------ Excerpted text ------
CHAPTER XXII.
SKELETON TOURS FOR AMERICA AND EUROPE.

It is well to have your route laid out beforehand when you start on a pleasure tour, at least in a general way, so that you can approximate the necessary time and money for the journey. To facilitate the traveler's plans a few skeleton routes will be given, together with an estimate of the time necessary for a rapid journey to cover them. It should not be understood that the routes given embrace a tenth or a twentieth of those that exist; any railway or steamship agent can give you dozens or perhaps hundreds of routes of travel, and after you think the subject is exhausted you can easily find a rival agent who can give you a selection from many more. The lines of travel that are here laid out are intended to embrace the chief cities of Europe and America, together with the principal pleasure-resorts. The traveler will pay his money and take his choice, or rather he will take his choice and then pay his money.

The American tours take New York as a starting and also as a returning point, for the obvious reason that it is the largest city of America. For the European tours London or Liverpool will be taken as the terminal points, since nine-tenths of the Americans who visit Europe land at Liverpool and proceed thence to London with more or less directness.

Any one of the American routes can be covered in from one to two months, with a sufficient amount of time for seeing enough to satisfy an ordinary tourist. This does not allow for a stay of a week or more at each of two or three points, but only for a visit of sufficient length for doing the necessary sight-seeing, and a very little more. As there are no antiquities in American cities, and comparatively few stock sights, a tour of a given number of miles or places will take less time than a similar tour in Europe. A few hundred years hence we may be able to point to ancient buildings and ruins around which cluster many historical associations, but at present, to use a Hibernianism, all our antiquities are modern.
------
◆ Requests:
[A] From the chapter on skeleton tours, extract the passage starting at "Any one of the" and ending at "antiquities are modern.".
[B] Write what comes next in the chapter on skeleton tours for America and Europe, picking up after its final sentence.
------ Data listing ------
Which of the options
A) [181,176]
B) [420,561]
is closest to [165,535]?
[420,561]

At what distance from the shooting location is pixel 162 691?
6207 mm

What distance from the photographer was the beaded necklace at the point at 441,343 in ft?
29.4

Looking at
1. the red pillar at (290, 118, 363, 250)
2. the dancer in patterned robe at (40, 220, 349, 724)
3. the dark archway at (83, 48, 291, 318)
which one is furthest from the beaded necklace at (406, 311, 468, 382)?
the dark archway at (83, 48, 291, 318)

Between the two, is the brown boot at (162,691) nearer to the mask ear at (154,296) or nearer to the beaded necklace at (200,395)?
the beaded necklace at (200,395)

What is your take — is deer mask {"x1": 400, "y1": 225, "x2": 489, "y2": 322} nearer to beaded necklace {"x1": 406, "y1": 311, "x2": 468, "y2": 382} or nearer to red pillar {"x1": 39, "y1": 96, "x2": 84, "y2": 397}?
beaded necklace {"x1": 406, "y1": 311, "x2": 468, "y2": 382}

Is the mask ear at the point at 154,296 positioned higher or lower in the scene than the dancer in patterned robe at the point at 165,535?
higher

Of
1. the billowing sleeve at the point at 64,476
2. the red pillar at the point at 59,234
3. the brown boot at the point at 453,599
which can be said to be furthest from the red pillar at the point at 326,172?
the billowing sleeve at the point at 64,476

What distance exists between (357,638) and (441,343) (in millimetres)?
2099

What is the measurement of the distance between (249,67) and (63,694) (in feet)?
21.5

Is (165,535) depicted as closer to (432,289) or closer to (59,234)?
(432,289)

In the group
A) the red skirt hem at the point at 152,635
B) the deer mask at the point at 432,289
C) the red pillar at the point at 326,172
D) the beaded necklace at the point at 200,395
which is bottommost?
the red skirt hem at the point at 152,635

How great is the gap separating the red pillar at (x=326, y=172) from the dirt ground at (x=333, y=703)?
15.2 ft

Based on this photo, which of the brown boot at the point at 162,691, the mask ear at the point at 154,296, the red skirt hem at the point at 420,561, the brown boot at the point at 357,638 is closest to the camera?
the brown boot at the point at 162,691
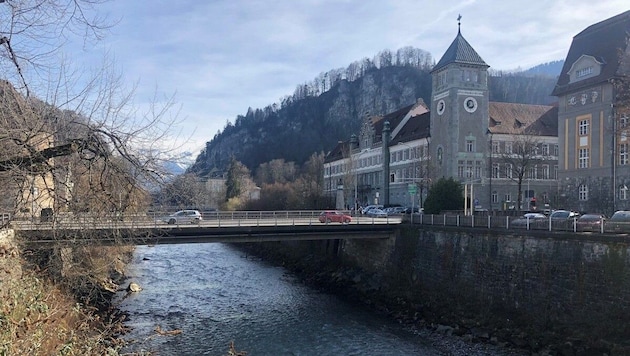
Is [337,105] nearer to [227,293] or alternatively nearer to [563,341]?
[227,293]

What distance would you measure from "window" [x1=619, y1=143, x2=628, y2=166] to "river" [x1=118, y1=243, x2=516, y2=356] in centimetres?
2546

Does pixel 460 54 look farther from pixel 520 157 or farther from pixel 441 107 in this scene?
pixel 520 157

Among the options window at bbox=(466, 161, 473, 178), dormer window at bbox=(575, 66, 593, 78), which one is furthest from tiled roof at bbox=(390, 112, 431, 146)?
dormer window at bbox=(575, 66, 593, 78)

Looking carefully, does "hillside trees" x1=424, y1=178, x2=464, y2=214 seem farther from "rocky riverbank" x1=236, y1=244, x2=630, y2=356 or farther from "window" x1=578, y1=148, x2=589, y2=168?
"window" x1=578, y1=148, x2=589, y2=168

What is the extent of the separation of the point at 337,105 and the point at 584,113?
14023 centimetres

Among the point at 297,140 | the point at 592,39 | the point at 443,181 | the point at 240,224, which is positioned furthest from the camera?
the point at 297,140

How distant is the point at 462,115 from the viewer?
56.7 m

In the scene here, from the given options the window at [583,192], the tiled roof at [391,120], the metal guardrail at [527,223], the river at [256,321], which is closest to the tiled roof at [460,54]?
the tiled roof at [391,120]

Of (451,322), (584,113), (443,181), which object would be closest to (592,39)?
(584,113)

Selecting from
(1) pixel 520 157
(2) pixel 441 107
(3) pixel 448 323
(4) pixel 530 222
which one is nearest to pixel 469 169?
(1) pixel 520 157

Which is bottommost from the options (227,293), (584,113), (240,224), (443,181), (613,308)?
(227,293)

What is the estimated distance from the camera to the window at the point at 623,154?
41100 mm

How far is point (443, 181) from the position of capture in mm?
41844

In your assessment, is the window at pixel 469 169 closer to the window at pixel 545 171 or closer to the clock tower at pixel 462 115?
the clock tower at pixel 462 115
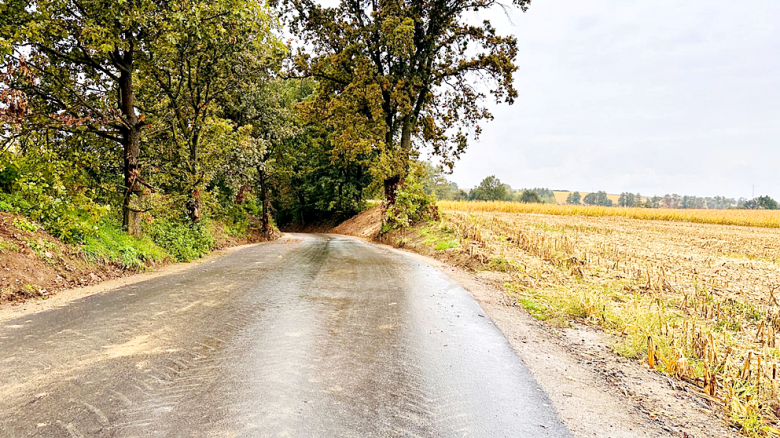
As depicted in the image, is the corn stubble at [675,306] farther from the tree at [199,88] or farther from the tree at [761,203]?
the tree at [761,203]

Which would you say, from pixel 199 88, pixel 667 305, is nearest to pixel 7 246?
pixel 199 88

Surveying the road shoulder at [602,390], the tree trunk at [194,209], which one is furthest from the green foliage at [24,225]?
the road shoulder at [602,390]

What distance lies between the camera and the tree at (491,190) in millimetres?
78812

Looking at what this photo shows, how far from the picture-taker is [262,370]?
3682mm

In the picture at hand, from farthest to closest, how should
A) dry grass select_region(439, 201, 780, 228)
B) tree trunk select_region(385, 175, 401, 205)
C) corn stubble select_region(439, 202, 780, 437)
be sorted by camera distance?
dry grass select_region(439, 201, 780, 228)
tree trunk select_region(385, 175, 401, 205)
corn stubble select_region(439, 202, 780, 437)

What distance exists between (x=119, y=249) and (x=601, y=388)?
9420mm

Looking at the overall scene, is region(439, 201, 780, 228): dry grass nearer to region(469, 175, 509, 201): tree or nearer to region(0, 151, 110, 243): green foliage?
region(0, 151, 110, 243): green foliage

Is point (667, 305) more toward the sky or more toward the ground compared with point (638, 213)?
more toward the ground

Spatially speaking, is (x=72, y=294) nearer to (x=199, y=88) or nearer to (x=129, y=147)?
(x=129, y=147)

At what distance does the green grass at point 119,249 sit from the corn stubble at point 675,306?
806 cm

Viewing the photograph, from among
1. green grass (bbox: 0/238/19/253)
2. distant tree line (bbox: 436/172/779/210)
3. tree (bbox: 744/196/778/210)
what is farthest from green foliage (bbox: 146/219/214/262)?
------
------ Data listing ------
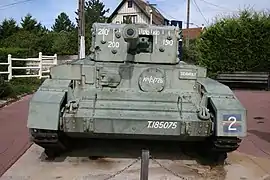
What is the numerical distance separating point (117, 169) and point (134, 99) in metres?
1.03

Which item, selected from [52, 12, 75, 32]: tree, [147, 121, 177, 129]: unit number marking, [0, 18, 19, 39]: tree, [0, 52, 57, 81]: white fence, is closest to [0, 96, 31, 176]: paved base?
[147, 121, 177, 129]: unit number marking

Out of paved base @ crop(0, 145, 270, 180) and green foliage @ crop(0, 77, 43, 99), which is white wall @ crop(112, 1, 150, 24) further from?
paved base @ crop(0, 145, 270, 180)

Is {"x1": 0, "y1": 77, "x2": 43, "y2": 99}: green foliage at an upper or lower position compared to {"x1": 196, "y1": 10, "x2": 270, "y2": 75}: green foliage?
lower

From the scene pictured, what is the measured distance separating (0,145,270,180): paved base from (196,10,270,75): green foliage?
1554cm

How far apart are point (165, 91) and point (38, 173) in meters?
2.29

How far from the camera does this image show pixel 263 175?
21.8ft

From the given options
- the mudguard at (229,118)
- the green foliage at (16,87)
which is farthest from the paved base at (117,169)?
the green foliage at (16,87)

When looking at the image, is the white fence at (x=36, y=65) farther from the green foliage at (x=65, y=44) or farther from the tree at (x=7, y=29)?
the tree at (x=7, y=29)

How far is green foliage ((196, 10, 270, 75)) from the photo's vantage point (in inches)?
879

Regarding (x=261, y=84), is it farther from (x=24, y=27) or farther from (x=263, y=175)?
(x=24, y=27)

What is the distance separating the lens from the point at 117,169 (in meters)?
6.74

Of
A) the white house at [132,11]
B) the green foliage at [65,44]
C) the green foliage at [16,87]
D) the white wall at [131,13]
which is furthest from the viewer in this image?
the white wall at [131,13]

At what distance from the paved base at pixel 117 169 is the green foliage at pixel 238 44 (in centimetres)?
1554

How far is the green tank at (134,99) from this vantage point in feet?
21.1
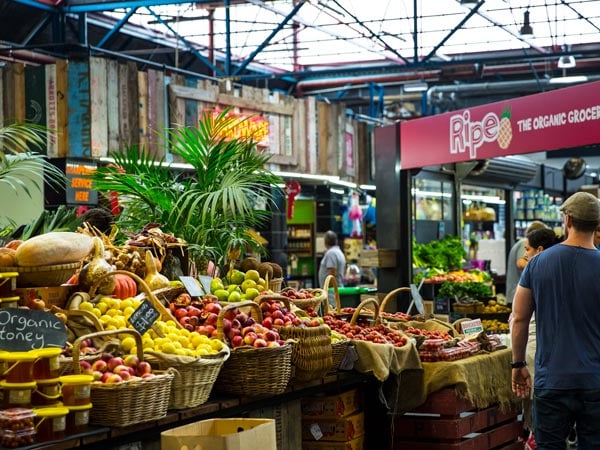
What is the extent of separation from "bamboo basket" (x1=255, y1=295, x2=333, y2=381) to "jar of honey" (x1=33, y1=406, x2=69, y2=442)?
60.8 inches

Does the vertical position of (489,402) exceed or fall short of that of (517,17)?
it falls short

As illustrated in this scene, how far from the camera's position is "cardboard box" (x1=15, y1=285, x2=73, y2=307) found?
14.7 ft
------
------ Data listing ------
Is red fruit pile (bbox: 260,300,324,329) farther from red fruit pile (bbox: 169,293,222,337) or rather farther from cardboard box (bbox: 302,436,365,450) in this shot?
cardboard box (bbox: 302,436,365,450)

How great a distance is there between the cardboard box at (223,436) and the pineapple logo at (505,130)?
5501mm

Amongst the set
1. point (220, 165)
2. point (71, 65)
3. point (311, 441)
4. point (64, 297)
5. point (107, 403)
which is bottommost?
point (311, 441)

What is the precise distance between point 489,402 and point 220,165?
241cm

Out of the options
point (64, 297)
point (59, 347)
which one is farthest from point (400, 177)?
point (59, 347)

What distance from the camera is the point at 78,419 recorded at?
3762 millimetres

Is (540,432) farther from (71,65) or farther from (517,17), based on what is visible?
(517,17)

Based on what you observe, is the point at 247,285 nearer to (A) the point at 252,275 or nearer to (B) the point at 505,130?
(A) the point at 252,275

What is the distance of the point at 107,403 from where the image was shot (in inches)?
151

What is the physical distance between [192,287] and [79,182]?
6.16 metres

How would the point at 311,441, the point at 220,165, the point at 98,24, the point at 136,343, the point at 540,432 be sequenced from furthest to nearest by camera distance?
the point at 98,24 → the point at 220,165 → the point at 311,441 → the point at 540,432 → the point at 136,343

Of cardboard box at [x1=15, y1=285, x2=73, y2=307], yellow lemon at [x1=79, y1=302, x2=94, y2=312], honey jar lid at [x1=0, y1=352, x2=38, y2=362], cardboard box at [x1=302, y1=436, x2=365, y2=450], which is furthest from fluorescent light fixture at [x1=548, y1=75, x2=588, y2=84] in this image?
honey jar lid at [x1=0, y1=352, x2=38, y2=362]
------
◆ Answers for the tasks:
[A]
Any one of the American routes can be covered in from one to two months, with a sufficient amount of time for seeing enough to satisfy an ordinary tourist. This does not allow for a stay of a week or more at each of two or three points, but only for a visit of sufficient length for doing the necessary sight-seeing, and a very little more. As there are no antiquities in American cities, and comparatively few stock sights, a tour of a given number of miles or places will take less time than a similar tour in Europe. A few hundred years hence we may be able to point to ancient buildings and ruins around which cluster many historical associations, but at present, to use a Hibernianism, all our antiquities are modern.

[B]
Without further preliminary the following routes are presented:—

New York, Philadelphia, Baltimore, Washington, Lynchburg, Charlotte, Atlanta, Montgomery, Mobile, New Orleans. The Mississippi River, passing Baton Rouge, Port Hudson, Natchez, Vicksburg, Memphis, and Cairo to St Louis; rail via Springfield to Chicago and back to New York by Detroit and Niagara Falls.

New York, Philadelphia, Baltimore, Washington, Lynchburg, Danville, Charlotte, Atlanta, Montgomery, Mobile, New Orleans. The Mississippi River, passing Natchez, Vicksburg, Memphis, and Cairo; thence on the Ohio River, passing Evansville and Louisville to Cincinnati, and back to New York, by Pittsburg and Altoona.

New York, Philadelphia, Baltimore, Washington, Norfolk, day steamer on the James River to Richmond, Gordonsville, Goshen (for Natural Bridge), White Sulphur Springs, Kanawha Falls, Huntington, steamer on the Ohio River to Cincinnati, St. Louis, Springfield, Chicago, through the Lakes to Buffalo, Niagara Falls, Toronto, the Thousand Islands and Rapids of the St. Lawrence to Montreal, Lake Champlain, Lake George, Saratoga, Rutland, Boston, Springfield, Hartford, New Haven, and New York.

New York, Philadelphia, Baltimore, Washington, Cincinnati, St. Louis, Springfield, Chicago, rail or steamer through the Lakes to Buffalo, Niagara Falls, Toronto, the Thousand Islands and Rapids of the St. Lawrence to Montreal, rail or boat to Quebec, Gorham, stage to Glen House, Summit of Mount Washington, Crawford House, Fabyan House, Bethlehem, Profile House, rail to Concord, Nashua, and Boston, and Sound steamboat to New York.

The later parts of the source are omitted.